Mit Pavel Haas begegnen wir nicht nur einem Zeitgenossen Schulhoffs, sondern einem, dem ein noch schlimmeres Schicksal widerfahren ist. Er wurde als Sohn eines jüdischen Schuhmachers in Brno (Brünn) geboren. Seit 1913 hatte er Unterricht in der Musikschule und begann zu komponieren. 1917 wurde er als Soldat in die k.u.k. Armee eingezogen, Er konnte zwar in Brünn bleiben, doch erst 1919 am von Leoš Janáček neu gegründeten Brünner Konservatorium die musikalische Ausbildung fortsetzen. Von 1920 bis 1922 studierte er in Janáčeks Meisterklasse. Er gilt als dessen bedeutendster Schüler. Danach komponierte er, u. a. Bühnenmusiken für das Brünner Theater. Nach Janáčeks Tod wurde er dessen Nachfolger als Vorsitzender des Mährischen Komponistenverbands. Der Einmarsch der deutschen Truppen im März 1939 hatte ein Berufsverbot und das Verbot seiner Musik zur Folge. Am 2. Dezember 1941 wurde er ins KZ Theresienstadt deportiert. Hier komponierte er, angeregt vom Pianisten Gideon Klein, nur noch selten. Von acht Kompositionen blieben nur drei erhalten. Am 16. Oktober 1944 wurde er nach Auschwitz verbracht, wo er, wohl am 18., mit vielen anderen vergast wurde. Seine Musik blieb vergessen und wurde erst gegen Ende des 20. Jahrhunderts wiederentdeckt. In unseren Konzerten wurde das 2. Streichquartett 1997 und das Bläserquintett 1998 aufgeführt.

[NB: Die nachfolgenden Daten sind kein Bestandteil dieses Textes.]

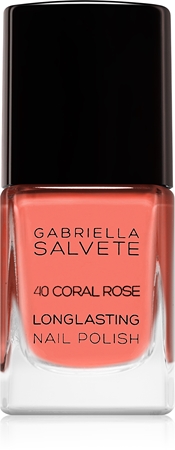 Gabriella Salvete Longlasting Enamel Langaanhoudende Nagellak met Hoge Glans
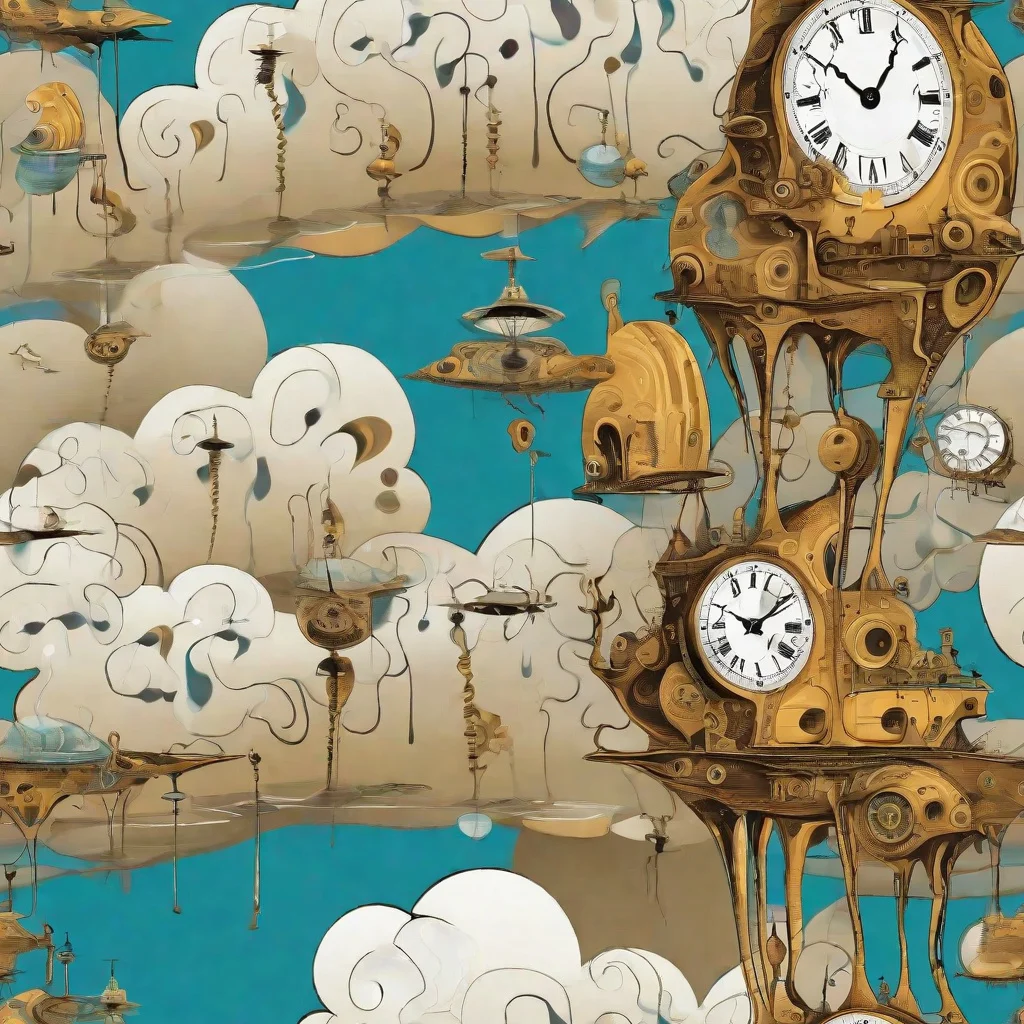 The Clockwork Nimbus pattern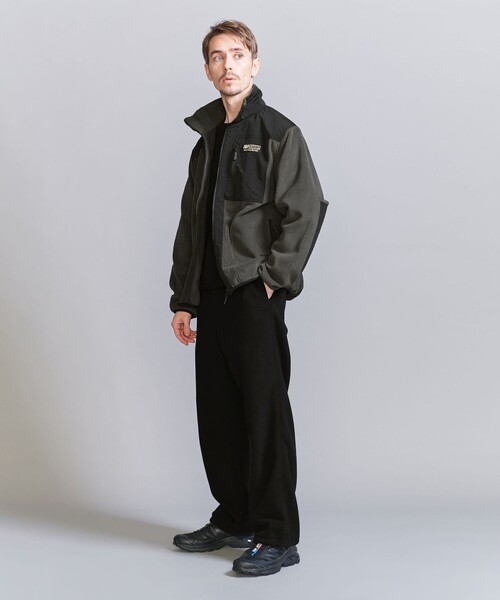 GRIP SWANY＞ ポーラテック フリース ジャケット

Das 3. Streichquartett op. 15 (1937/1938) ist sein erstes Werk, das Spuren dieser düsteren Zeit in sich trägt. Haas verwendet im Quartett motivische Figuren, die den St. Wenzels-Choral zitieren. Die Verwendung des patriotischen Chorals in Verbindung mit jüdischen Elementen wie melodischen Wendungen, die Haas von hebräischen Gesängen ableitete, spiegelt den eigenen Standort des Komponisten wider. Ganz besonders das Finale mit seiner Doppelfuge ist eine grossartige kompositorische Leistung.
Felix Mendelssohn Bartholdys Opus 44 umfasst drei Streichquartette, die 1837/38 wohl in der Reihenfolge 2, 3 und 1 entstanden sind – zehn Jahre nach den beiden ersten gültigen Quartetten op. 13 und 12. Op. 44/1 hat er im April 1838 in Leipzig begonnen und am 24. Juli in Berlin beendet. Vor der Drucklegung hat er alle drei nochmals überarbeitet; erschienen sind sie 1839 mit einer Widmung an den schwedischen Kronprinzen. Wie oft bildet das letzte Werk eines Zyklus die Synthese der vorangehenden Stücke und ist ausgeglichener, konziser in Form und Ausdruck. Dies gilt auch hier. Das D-dur Quartett wird als das eleganteste, brillanteste und virtuoseste, aber auch als das ausgeglichen regelmässigste beurteilt. Am 16. Februar 1839 wurde es in Leipzig von Mitgliedern des Gewandhausorchesters uraufgeführt; Primgeiger war der Konzertmeister Ferdinand David, ein Freund Mendelssohns.
Gleich am Beginn des Kopfsatzes, der Mendelssohn «über die Massen» gefiel, tritt der Charakter im schwungvollen Einsatz der 1. Violine mit dem ersten Thema hervor. Auch später führt die Primgeige häufig, so dass man das Quartett auch ein verkapptes Violinkonzert genannt hat. Das Menuett mit einem pastoralen Thema wirkt altertümlich; der Komponist hat von «Rococogeschmack» gesprochen. Im Trio brilliert wieder die 1. Violine. Das elegische Andante erinnert an ein Lied ohne Worte; hier kommt die zweite Geige stärker zum Zug. Das Finale kehrt durch seinen Impetus und seine Spielfreude das virtuos Brillante noch stärker hervor als der Kopfsatz.